> _TO DO_
Count the lines in the rows below that contain the string "keys", and give only that number.

> _ROWS_
"""
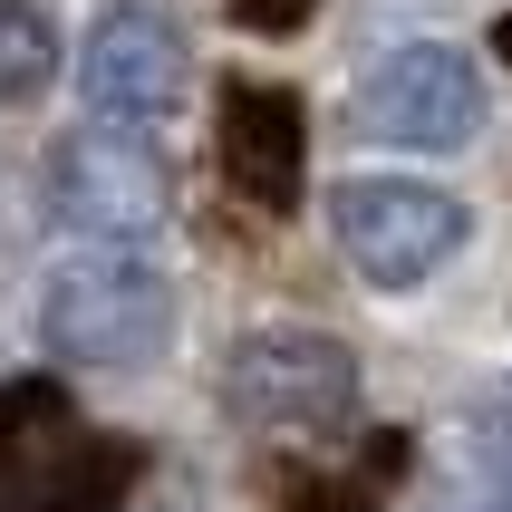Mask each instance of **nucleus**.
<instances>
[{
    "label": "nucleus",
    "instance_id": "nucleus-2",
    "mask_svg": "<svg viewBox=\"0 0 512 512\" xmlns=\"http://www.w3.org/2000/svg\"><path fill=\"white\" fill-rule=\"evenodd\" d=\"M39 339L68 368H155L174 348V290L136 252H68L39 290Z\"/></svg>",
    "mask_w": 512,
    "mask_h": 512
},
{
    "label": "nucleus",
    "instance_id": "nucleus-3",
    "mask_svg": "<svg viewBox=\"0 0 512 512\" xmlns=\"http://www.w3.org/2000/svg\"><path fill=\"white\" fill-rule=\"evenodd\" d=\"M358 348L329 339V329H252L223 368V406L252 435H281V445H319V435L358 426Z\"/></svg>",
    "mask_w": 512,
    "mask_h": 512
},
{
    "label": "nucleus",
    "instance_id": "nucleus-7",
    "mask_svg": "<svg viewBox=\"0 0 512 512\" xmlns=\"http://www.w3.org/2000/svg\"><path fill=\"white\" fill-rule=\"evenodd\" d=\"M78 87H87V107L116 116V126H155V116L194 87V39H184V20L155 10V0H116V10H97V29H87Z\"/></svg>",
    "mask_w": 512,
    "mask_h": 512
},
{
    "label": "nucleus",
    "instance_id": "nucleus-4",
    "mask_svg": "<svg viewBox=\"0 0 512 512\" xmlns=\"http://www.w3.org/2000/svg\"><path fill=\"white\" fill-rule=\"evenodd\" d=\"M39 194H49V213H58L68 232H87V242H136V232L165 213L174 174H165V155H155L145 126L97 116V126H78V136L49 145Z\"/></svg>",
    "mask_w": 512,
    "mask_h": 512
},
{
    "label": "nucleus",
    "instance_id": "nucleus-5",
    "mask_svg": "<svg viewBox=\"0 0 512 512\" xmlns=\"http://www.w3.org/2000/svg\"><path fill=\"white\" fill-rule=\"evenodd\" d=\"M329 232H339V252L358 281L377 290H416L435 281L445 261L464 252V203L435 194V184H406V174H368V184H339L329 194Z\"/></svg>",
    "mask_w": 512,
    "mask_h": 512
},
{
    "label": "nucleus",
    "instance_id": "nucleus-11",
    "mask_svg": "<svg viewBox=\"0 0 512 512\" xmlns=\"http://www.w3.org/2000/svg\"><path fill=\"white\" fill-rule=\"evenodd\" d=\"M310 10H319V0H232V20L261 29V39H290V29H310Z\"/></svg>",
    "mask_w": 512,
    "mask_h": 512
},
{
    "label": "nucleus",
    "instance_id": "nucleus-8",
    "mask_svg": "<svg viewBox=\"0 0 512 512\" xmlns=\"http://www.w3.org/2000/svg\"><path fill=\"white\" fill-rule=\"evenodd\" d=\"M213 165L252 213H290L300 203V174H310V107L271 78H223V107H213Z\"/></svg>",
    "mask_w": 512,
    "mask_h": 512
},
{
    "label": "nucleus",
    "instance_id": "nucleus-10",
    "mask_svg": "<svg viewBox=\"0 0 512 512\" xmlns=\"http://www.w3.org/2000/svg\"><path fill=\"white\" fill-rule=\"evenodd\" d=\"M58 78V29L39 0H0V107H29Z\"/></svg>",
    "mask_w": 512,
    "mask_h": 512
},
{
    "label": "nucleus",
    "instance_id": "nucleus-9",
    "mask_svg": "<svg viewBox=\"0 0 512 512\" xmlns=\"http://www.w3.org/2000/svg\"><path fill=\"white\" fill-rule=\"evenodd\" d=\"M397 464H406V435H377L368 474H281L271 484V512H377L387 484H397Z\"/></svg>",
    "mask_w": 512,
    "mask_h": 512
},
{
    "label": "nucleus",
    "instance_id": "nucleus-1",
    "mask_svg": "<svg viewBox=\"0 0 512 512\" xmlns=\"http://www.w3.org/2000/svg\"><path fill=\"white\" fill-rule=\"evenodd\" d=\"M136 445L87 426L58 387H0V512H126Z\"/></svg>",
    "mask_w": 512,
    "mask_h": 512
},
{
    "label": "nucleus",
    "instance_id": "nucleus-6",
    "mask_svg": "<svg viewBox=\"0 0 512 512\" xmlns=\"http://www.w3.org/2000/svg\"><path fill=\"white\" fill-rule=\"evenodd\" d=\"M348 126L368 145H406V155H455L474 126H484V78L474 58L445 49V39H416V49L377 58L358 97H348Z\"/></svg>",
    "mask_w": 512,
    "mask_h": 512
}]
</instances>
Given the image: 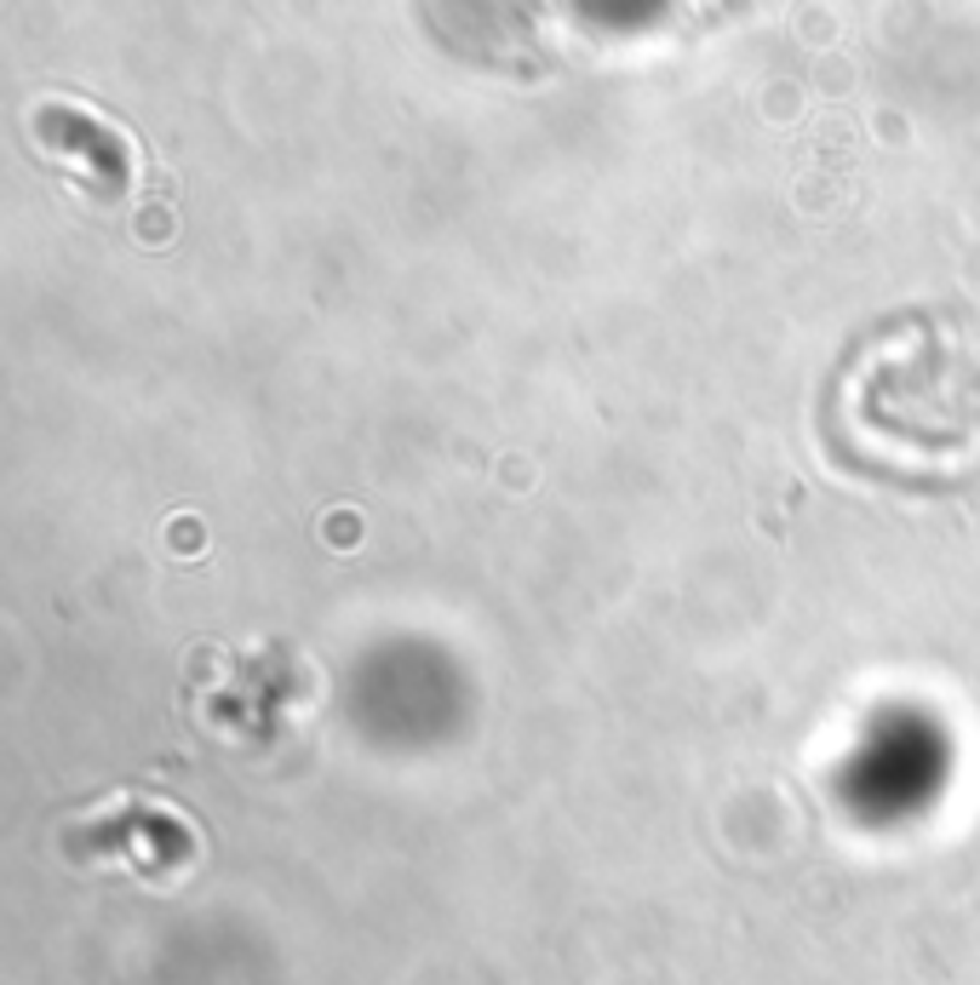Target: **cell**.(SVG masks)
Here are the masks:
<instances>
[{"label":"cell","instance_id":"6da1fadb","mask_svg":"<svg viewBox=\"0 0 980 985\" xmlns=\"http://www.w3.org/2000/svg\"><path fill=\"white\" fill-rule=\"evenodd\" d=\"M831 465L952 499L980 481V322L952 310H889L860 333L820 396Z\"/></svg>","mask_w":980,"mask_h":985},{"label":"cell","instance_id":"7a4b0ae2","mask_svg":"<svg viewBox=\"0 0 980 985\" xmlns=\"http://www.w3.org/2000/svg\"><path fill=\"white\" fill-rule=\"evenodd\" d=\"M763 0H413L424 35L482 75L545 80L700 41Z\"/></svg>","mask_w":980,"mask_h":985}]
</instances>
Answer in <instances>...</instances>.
"""
"""
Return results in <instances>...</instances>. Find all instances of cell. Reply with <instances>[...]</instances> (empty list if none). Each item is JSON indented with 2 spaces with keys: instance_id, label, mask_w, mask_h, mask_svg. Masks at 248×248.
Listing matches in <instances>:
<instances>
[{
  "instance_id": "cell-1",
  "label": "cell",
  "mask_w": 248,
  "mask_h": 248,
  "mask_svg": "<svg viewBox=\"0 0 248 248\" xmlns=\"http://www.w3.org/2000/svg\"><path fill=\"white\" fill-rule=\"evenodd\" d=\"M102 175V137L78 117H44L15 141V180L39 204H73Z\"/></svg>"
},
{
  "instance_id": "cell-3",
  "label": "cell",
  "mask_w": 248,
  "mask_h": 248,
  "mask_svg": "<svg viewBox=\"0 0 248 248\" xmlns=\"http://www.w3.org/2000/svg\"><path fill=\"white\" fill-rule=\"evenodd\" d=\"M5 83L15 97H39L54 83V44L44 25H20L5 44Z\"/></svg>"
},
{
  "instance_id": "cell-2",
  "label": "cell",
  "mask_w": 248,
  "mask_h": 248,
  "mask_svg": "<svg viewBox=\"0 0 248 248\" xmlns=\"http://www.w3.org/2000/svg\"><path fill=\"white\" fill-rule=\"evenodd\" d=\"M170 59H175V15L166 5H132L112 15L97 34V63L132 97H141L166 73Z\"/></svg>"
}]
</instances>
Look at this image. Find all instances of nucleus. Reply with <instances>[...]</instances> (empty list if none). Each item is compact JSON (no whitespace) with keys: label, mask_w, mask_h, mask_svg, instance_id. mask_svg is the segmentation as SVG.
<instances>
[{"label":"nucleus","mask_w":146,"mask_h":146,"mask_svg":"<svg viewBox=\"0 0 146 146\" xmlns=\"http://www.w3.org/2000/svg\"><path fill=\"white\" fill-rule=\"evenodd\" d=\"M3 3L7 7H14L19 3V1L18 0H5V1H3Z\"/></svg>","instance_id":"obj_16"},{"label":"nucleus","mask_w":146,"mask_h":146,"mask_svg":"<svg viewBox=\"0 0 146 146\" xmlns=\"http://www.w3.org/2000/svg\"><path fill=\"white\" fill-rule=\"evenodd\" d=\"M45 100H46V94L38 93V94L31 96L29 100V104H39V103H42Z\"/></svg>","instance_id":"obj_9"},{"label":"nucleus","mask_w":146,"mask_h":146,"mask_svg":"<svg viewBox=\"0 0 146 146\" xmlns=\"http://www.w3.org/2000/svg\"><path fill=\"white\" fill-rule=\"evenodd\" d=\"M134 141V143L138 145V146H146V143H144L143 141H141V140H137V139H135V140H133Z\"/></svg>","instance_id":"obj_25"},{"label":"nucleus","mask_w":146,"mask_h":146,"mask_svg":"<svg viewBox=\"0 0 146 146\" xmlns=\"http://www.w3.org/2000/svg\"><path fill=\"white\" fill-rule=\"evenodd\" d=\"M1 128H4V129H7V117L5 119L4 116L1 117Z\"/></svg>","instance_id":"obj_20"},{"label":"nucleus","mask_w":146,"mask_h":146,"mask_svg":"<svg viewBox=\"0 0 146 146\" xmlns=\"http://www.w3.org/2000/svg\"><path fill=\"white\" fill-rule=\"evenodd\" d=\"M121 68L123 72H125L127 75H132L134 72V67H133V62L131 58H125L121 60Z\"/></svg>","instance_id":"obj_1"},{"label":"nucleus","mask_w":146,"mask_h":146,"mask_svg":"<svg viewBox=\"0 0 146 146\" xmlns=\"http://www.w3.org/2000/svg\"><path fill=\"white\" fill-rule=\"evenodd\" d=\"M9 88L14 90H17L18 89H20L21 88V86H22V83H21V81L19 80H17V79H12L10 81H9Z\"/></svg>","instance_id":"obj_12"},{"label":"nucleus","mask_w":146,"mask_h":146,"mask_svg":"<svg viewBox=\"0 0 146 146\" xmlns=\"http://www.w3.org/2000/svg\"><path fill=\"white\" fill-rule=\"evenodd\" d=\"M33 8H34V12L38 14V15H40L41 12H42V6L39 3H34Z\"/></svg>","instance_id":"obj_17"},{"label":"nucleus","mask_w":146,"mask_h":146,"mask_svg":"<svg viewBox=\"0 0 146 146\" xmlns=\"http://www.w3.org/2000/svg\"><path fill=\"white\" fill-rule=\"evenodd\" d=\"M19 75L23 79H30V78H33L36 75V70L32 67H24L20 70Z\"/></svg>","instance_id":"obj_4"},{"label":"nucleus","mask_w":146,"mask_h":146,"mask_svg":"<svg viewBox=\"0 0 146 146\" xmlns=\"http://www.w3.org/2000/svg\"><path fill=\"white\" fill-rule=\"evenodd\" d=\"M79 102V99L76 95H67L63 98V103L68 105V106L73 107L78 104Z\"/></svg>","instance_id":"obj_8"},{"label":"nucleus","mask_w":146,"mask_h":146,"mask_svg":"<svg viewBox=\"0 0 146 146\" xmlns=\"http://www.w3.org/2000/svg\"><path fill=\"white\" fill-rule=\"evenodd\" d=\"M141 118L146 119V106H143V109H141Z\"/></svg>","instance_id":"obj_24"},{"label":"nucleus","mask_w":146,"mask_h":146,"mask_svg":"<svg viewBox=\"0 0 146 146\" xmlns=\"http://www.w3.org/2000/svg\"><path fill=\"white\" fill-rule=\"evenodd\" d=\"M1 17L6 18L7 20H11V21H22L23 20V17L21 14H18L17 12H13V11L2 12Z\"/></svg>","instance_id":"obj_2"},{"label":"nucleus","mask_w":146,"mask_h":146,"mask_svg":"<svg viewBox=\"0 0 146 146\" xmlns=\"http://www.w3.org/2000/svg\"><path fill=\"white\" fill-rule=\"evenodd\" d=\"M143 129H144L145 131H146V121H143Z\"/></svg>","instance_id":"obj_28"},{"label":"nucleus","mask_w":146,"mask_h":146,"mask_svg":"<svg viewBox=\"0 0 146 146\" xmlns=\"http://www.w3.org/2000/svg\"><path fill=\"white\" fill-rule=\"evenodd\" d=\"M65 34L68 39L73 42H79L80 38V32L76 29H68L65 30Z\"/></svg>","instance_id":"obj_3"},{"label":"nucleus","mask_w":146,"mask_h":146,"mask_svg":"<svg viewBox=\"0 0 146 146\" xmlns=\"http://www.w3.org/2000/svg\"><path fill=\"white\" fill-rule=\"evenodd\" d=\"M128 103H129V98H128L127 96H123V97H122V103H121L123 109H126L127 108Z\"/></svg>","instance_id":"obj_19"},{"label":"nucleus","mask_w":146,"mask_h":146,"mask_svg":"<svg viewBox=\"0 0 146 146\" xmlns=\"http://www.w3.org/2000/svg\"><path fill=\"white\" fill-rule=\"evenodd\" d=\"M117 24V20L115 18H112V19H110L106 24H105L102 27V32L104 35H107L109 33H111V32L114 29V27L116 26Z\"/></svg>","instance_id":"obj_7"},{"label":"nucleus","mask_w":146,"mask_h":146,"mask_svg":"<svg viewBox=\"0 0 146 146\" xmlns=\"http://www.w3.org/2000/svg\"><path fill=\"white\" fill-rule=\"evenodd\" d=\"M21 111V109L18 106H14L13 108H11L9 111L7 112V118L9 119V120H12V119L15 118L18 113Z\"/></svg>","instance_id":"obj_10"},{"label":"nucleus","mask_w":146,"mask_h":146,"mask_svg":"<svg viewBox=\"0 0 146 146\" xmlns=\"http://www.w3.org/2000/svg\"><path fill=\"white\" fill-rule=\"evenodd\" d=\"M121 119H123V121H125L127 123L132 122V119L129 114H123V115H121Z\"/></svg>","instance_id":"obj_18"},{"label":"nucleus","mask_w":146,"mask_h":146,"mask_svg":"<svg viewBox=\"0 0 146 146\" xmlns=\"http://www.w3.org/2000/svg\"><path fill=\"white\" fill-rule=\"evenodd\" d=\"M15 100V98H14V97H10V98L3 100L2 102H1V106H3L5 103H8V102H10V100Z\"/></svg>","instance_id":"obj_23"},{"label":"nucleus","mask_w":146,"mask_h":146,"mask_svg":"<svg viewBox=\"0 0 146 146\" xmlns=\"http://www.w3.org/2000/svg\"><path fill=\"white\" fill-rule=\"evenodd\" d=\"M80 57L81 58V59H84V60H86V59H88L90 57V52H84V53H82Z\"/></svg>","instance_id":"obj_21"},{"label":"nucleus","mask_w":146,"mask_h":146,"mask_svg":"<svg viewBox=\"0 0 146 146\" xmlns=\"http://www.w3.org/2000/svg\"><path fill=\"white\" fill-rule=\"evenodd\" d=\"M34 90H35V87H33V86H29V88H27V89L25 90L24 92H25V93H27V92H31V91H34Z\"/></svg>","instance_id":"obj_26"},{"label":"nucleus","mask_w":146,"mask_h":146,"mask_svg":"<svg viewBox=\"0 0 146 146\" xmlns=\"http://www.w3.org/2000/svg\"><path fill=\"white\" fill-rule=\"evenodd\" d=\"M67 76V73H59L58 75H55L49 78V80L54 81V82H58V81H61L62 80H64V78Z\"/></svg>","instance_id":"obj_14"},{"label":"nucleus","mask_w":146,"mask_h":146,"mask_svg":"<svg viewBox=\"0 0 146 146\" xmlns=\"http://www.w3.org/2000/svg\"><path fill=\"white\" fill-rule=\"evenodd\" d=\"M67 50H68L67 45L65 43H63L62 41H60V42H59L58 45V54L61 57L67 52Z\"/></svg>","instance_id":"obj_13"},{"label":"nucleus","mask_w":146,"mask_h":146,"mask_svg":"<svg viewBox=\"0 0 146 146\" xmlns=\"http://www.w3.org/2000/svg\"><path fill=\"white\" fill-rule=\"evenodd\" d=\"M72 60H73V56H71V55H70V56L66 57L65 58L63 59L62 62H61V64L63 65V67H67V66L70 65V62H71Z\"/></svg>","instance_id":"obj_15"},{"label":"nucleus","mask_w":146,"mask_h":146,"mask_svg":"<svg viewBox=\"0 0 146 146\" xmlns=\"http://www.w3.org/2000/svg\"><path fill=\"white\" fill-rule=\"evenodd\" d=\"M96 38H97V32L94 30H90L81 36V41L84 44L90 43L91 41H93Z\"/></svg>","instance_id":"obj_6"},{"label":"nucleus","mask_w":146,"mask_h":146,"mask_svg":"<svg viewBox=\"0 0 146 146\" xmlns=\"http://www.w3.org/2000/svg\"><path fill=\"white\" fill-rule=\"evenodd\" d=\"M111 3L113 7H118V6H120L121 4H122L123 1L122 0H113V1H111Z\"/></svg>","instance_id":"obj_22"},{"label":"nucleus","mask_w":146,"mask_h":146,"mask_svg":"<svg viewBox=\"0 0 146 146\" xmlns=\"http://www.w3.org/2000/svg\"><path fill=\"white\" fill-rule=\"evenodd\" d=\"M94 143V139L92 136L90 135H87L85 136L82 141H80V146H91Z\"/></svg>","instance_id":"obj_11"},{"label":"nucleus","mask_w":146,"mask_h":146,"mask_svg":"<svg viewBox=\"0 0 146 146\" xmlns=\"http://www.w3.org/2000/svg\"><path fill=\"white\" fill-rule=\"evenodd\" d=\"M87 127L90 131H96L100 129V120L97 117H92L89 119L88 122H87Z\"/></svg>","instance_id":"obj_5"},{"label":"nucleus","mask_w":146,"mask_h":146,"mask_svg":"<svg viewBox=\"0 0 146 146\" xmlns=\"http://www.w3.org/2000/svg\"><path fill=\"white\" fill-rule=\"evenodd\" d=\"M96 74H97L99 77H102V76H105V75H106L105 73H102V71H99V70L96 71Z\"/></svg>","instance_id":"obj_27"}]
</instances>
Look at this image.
"""
"""
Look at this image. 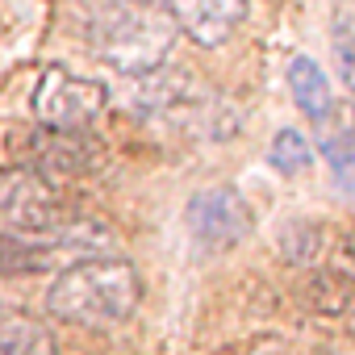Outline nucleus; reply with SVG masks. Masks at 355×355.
"""
> _SOLUTION TO THIS PROBLEM_
2